5.2. NF UNSW NB15 Dataset

The NF-UNSW-NB15 dataset is a NetFlow-based adaptation of the well-known UNSW-NB15 benchmark [30], containing a wide range of network attack scenarios. Purpose-built for training and evaluating Machine Learning–driven Network Intrusion Detection Systems, it contains 1,623,118 recorded network flows. Each entry is described through 14 features—a mix of numerical and categorical data—that capture essential network traffic characteristics. The dataset spans 10 distinct traffic classes, from normal Benign flows to malicious categories such as Fuzzers, Analysis, Backdoor, DoS, Exploits, Generic, Reconnaissance, Shellcode, and Worms [31]. In our study, these labeled flows formed the foundation for a distributed neural network model aimed at accurately classifying each subcategory.

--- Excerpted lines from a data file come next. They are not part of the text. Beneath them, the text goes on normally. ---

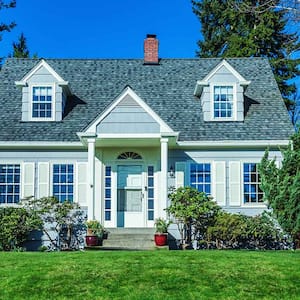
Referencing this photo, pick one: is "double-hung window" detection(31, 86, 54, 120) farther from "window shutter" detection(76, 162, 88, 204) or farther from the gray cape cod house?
"window shutter" detection(76, 162, 88, 204)

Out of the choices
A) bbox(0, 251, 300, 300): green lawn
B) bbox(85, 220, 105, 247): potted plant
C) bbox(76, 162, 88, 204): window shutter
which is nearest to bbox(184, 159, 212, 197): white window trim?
bbox(76, 162, 88, 204): window shutter

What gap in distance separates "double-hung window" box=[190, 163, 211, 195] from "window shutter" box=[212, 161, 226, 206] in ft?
0.72

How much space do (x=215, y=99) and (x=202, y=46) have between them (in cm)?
1686

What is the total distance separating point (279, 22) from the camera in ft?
103

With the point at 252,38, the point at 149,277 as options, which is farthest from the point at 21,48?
the point at 149,277

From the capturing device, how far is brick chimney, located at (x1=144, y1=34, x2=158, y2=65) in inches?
840

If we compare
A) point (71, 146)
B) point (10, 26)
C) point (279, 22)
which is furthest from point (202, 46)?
point (71, 146)

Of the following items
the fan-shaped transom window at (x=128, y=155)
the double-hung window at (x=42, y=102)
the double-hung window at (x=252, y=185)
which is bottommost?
the double-hung window at (x=252, y=185)

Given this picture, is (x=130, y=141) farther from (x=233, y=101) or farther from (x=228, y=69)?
(x=228, y=69)

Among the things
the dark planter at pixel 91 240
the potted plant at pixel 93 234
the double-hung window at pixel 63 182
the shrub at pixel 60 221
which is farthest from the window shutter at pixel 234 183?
the double-hung window at pixel 63 182

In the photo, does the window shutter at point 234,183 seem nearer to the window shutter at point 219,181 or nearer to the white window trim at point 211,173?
the window shutter at point 219,181

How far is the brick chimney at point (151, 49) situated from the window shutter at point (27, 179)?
6.61 m

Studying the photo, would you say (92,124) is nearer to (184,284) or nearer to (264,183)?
(264,183)

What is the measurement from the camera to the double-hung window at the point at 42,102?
18609mm
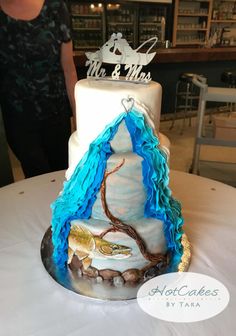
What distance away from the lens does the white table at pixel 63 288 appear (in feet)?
2.57

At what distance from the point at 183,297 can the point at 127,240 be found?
0.20 metres

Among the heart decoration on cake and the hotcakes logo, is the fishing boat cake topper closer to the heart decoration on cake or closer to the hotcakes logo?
the heart decoration on cake

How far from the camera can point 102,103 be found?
81 cm

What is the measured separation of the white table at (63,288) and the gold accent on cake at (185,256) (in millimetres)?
18

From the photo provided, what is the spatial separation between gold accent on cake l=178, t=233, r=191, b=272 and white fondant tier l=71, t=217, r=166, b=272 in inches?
3.6

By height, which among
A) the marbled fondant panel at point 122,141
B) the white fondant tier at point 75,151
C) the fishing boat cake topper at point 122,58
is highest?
the fishing boat cake topper at point 122,58

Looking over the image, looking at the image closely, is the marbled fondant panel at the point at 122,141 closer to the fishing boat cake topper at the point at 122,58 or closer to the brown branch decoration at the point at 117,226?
the brown branch decoration at the point at 117,226

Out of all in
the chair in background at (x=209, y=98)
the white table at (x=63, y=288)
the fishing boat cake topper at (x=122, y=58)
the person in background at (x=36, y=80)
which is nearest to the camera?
the white table at (x=63, y=288)

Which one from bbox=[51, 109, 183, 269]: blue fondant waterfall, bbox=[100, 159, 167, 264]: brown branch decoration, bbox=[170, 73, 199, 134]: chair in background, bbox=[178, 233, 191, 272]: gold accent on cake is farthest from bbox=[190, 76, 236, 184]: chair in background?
bbox=[100, 159, 167, 264]: brown branch decoration

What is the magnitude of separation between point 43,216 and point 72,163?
0.40m

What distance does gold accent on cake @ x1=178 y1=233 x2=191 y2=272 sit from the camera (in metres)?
0.97

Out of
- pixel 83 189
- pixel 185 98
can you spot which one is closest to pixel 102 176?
pixel 83 189

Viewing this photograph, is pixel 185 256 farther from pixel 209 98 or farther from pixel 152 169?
pixel 209 98

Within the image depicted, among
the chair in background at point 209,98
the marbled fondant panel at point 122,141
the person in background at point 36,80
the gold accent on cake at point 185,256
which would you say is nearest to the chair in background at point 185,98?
the chair in background at point 209,98
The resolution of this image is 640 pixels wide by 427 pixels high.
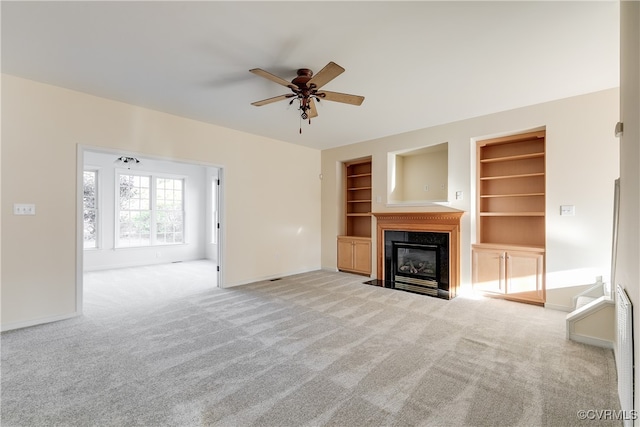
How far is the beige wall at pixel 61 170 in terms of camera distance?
301 centimetres

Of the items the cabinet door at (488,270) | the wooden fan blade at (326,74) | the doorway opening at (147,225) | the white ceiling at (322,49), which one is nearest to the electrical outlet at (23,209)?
the white ceiling at (322,49)

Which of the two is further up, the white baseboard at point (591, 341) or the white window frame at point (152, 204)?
the white window frame at point (152, 204)

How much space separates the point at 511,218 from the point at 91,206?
8461mm

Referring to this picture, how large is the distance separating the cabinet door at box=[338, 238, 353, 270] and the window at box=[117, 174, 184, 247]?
464 cm

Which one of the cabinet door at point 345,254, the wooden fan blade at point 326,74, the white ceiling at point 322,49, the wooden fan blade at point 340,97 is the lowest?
the cabinet door at point 345,254

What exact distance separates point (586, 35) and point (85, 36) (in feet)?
13.4

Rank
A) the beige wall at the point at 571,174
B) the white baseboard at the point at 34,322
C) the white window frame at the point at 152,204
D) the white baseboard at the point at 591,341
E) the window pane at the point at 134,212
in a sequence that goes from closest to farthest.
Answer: the white baseboard at the point at 591,341 → the white baseboard at the point at 34,322 → the beige wall at the point at 571,174 → the white window frame at the point at 152,204 → the window pane at the point at 134,212

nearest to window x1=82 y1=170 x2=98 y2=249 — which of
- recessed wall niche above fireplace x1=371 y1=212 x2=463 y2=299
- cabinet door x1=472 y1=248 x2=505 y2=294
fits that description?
recessed wall niche above fireplace x1=371 y1=212 x2=463 y2=299

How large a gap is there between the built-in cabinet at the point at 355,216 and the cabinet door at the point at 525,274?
2.46m

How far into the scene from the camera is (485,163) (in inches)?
179

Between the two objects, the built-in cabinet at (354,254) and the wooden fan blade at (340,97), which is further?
the built-in cabinet at (354,254)

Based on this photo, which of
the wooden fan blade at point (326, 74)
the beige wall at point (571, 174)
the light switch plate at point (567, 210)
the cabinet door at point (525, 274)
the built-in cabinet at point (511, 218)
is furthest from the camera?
the built-in cabinet at point (511, 218)

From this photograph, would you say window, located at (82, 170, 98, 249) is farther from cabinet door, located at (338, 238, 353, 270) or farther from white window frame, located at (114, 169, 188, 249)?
cabinet door, located at (338, 238, 353, 270)

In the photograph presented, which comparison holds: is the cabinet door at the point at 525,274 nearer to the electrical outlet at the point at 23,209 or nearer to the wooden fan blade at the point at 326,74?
the wooden fan blade at the point at 326,74
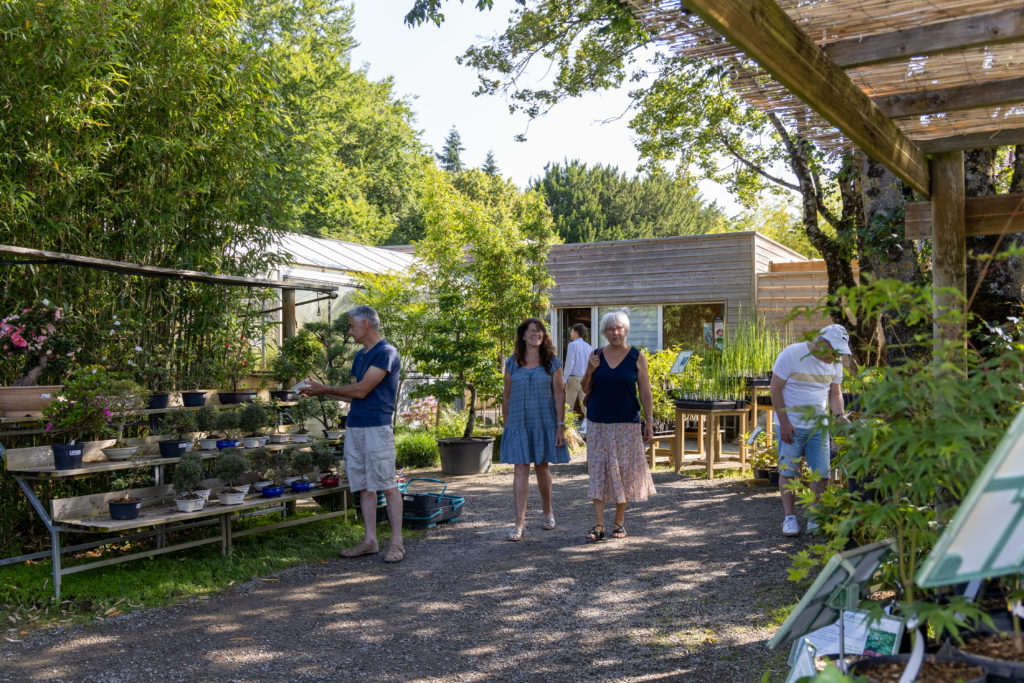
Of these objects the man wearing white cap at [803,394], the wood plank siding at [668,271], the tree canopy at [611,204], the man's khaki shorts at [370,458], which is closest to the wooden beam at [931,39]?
the man wearing white cap at [803,394]

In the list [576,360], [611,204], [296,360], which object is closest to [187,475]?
[296,360]

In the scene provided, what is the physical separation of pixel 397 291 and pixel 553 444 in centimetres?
532

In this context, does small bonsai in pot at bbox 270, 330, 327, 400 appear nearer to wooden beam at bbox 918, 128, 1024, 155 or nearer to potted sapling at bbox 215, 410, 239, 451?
potted sapling at bbox 215, 410, 239, 451

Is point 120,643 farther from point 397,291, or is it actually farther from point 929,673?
point 397,291

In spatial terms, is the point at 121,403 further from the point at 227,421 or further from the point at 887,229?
the point at 887,229

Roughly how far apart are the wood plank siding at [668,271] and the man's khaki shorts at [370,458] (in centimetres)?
873

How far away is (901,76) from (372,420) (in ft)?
11.9

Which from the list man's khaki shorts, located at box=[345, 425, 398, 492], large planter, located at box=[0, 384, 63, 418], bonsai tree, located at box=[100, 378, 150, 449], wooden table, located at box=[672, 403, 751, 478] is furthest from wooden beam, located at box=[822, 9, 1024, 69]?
wooden table, located at box=[672, 403, 751, 478]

Table 4 shows the heterogeneity for feature and label distribution between the datasets, measured using the averaged Hellinger distance (HD) and the Wasserstein metric (WM). Compared to the subsets obtained from the Commercial Vehicles Sensor dataset, the generated subsets were less “heterogeneous”. The maximum feature heterogeneity level was obtained for the FDS-VOP partitioning method, the highest label heterogeneity level for the LDS partitioning skew.

Figure 8 presents the distribution of the feature with the highest variance—namely, the OUT_BYTES feature (in logarithmic scale) across four federated clients derived from the UNSW-NB15 dataset. The horizontal axis denotes the log-transformed values of OUT_BYTES, while the vertical axis represents their estimated density. The feature distribution demonstrates substantial variation among the clients. Client 1 displays a narrow concentration of values centered around

log (OUT_BYTES) \approx 5

, with a secondary accumulation near zero, reflecting predominantly low-to-moderate output traffic. Client 2 is characterized by a distribution that extends between approximately 6 and 8 on the logarithmic scale, with localized fluctuations that indicate moderate variability in traffic patterns. Client 3 exhibits a pronounced concentration around values from 9 to 10, corresponding to heavier traffic volumes and greater consistency within this range. In contrast, Client 4 reveals the broadest spread, extending well beyond 10 and reaching values as high as 15, accompanied by multiple peaks that capture diverse traffic behaviors and substantially higher output volumes.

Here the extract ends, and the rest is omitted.